The Tennessee Lady Vols coaching legend -- who has the most wins in the history of college basketball, men or women, with 1,071 -- is handling the news in her typically fiery fashion. She shared the news in the manner of an "open book" on the Lady Vols' website Tuesday, and she told the Knoxville News-Sentinel that she plans on coaching through the disease with the help of medication and mental exercises, and promised there won't "be any pity party, and I'll make sure of that." All in all, Summitt and her family -- including her son Tyler Summitt, a junior walk-on on the UT men's hoops team -- appears to be approaching the new-found challenge with incredible perspective:
“Nobody accepts this,’’ Tyler said. “And there was anger. 'Why me?' was a question she asked more than once. But then, once she came to terms with it, she treated it like every other challenge she ever had, and is going to do everything she possibly can to keep her mind right and stay the coach.”

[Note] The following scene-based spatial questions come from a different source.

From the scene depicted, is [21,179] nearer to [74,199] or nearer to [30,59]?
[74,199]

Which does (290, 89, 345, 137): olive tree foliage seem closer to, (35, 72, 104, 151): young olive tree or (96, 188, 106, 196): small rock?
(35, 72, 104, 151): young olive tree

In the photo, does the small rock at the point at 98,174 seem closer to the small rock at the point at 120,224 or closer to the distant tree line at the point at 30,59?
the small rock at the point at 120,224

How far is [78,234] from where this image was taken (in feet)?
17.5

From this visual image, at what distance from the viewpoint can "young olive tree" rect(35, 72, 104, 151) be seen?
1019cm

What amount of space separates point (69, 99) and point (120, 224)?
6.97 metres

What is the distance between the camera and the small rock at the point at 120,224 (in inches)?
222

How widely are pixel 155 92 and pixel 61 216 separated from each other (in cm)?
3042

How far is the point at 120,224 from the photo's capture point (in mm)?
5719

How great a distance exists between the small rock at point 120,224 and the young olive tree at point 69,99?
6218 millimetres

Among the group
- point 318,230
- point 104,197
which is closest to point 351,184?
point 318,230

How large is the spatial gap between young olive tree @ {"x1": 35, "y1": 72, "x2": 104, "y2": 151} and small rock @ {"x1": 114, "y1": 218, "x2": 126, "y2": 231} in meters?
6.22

“I feel better just knowing what I’m dealing with,’’ she said. “And as far as I’m concerned it’s not going to keep me from living my life, not going to keep me from coaching.”
As the News-Sentinel notes, the uncertainty surrounding Summitt's situation could make it more difficult to recruit players to play for the Lady Vols. But Summitt's doctors have told her she will be able to coach while she deals with the early symptoms of the disease and Tennessee's athletics department, led by interim athletic director Joan Cronan, has decided to stand by those wishes.
It's a remarkably brave decision on Summitt's part. Anyone who has ever had a family member suffer from Alzheimer's has seen the ravenous toll the disease takes on the mind and spirit of cherished loved ones and knows how horrific those losses can be. It's heartbreaking. But despite the thousands of Americans that suffer from Alzheimer's every year, little is known about the origins of the condition. We still don't have a cure.
Summitt's fate is unlikely to change that. But if her courageous struggle can raise awareness of the disease -- and help prove to its sufferers that life need not end at diagnosis -- then the legendary coach can have an impact that will eclipse the national titles and the winning streaks. She'll be an inspiration not just to women's basketball fans or Alzheimer's sufferers. She'll be an inspiration to us all.